- **AIM OF THE EXERCISE**
Give the line with "United States, site archbold_FL-06." again, along with every line below it to the end of the records, word for word.

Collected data
== == ==

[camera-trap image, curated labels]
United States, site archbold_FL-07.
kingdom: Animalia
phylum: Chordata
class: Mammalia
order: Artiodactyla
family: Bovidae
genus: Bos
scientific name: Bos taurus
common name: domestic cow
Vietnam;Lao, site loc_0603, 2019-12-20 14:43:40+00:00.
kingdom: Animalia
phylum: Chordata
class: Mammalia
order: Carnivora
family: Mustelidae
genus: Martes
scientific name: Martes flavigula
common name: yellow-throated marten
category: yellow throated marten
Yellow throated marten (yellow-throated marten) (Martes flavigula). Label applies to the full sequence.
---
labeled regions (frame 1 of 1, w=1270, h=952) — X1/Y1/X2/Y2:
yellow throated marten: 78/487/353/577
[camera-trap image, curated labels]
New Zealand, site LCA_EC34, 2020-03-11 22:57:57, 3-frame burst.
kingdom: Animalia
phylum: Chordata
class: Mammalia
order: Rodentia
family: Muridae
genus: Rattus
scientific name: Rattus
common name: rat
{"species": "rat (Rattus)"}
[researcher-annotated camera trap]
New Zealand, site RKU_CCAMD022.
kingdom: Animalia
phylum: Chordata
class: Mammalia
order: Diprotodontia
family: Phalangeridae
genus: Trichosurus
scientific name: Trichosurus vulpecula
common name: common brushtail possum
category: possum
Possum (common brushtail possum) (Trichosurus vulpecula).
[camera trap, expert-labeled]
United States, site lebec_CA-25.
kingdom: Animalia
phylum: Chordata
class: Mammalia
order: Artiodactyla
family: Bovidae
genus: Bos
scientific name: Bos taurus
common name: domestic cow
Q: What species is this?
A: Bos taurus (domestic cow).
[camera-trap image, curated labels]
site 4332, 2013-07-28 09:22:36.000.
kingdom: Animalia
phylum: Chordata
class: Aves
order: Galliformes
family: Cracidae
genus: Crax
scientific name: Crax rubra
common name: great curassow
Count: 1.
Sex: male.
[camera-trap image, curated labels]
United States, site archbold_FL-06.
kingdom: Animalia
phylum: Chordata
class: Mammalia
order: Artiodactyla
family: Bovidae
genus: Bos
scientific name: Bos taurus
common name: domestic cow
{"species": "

== == ==

- **RESPONSE TO THE EXERCISE**
United States, site archbold_FL-06.
kingdom: Animalia
phylum: Chordata
class: Mammalia
order: Artiodactyla
family: Bovidae
genus: Bos
scientific name: Bos taurus
common name: domestic cow
{"species": "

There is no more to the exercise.